Note, I did not type a password on my sqoop command, but used hadoop credential API keystore provider. It is a neat way to secure sqoop command.

My "Sqoop" ExecuteScript processor has an additional property timeout_ms - this is a timeout in milliseconds for a sqoop command. If it does not finish by that time, sqoop process, initiated by a flowFile, would be killed and routed to Failure:

Here is my final script, that you plug into that Sqoop ExecuteScript processor above:

import java.util.regex.*

// Calls sqoop using command, stored in attribute gen.sqoop_import_command
// Does not change flowFile content and just passes it through.
    
// Do not forget to add new processor property:
// timeout_ms - time in milliseconds

// Executes sqoop and adds two attributes to outgoing flowFile:
// sqoop.exit_code - 0 if no errors
// sqoop.row_count - number of extracted rows

flowFile = session.get()
if(!flowFile)
    return

try {

    String sqoop_command = flowFile.getAttribute('gen.sqoop_import_command')

    Process process = sqoop_command.execute()

    def out = new StringBuffer()
    def err = new StringBuffer()

   // non-blocking way to stream stdout and stderr
    process.consumeProcessOutput(out, err)
    process.waitForOrKill(timeout_ms.value.toInteger())
    
//    if(err)
//        println err
//    if(out)
//        println out
        
    //println("exit value = ${process.exitValue()}")
    
    if (process.exitValue() == 143)
        throw new RuntimeException("Sqoop process was killed on timeout")
    else if (process.exitValue() != 0) {
        throw new RuntimeException("Error while executing sqoop command ${err.toString()}")
    }    

    // get row count
    // for some reason, sqoop logs output to stderr not stdout
    def m = err.toString() =~ /Retrieved (\d+) records/
    if (!m) {
        throw new RuntimeException("Cannot extract record count from sqoop!")
    }

    def row_count = m.group(1)
    // println("${row_count} rows extracted by sqoop")

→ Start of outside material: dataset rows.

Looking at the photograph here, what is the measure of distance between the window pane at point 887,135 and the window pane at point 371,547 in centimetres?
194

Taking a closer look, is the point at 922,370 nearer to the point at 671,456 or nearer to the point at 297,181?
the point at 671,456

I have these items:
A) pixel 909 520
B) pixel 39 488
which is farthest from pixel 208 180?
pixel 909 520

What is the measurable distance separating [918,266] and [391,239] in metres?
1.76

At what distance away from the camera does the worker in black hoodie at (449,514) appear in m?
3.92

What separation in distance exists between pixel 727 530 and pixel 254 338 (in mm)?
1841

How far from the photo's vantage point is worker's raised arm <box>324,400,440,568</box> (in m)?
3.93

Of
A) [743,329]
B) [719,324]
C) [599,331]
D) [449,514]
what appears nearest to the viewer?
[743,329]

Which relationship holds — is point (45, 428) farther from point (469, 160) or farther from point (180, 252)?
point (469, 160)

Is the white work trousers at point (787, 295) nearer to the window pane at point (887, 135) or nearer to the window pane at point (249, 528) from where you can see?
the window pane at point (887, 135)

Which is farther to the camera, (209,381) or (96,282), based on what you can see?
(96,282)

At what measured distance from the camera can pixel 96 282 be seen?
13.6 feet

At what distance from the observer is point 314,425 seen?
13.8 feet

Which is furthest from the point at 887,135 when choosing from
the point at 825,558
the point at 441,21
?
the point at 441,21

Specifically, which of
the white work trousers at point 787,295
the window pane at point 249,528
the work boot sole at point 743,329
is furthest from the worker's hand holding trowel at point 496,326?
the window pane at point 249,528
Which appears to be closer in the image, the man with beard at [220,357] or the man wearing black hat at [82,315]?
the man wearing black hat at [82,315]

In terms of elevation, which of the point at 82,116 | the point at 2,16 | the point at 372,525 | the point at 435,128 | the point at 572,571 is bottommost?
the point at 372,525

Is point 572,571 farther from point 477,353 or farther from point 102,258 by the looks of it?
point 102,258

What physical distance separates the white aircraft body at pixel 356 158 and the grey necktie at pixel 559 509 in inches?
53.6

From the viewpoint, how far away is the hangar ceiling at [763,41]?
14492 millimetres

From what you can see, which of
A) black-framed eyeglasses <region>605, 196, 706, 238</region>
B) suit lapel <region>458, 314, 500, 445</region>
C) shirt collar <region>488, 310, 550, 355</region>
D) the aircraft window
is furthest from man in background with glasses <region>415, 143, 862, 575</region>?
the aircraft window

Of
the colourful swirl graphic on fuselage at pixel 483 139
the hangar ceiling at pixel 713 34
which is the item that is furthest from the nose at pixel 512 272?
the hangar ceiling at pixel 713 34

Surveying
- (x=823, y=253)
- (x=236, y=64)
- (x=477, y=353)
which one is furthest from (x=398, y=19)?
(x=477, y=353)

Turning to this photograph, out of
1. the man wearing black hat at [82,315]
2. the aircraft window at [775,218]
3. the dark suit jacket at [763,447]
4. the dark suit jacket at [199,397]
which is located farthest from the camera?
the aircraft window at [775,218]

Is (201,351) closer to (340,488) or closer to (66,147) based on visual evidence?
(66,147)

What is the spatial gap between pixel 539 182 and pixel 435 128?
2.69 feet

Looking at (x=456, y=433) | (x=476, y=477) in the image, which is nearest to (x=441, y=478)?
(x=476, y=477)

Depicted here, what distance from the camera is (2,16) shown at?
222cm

    flowFile = session.putAttribute(flowFile, "sqoop.exit_code", "${process.exitValue()}")
    flowFile = session.putAttribute(flowFile, "sqoop.row_count", "${row_count}")

    session.transfer(flowFile, REL_SUCCESS)

} catch (e) {
    log.error('Error while executing sqoop', e)
    session.transfer(flowFile, REL_FAILURE)
}

Improvements

This was just a prototype to see if it was possible to use Sqoop with NiFi. I am pretty happy how it's turned out, and now in a process to deploy this flow to a development cluster. I am planning to use it to ingest 25 tables and run it a few times a day. It will be a good test.

Here are some ideas I have for future improvement:

  • If a script is killed on a timeout, it does not kill corresponding YARN job and it keeps running on a cluster. It should be easy to parse Sqoop output and to capture YARN application id and then issue yarn application -kill application_id.
  • Use InvokeScriptProcessor instead of ExecuteScript for even better performance. Refer to Matt's post InvokeScriptedProcessor template a faster ExecuteScript.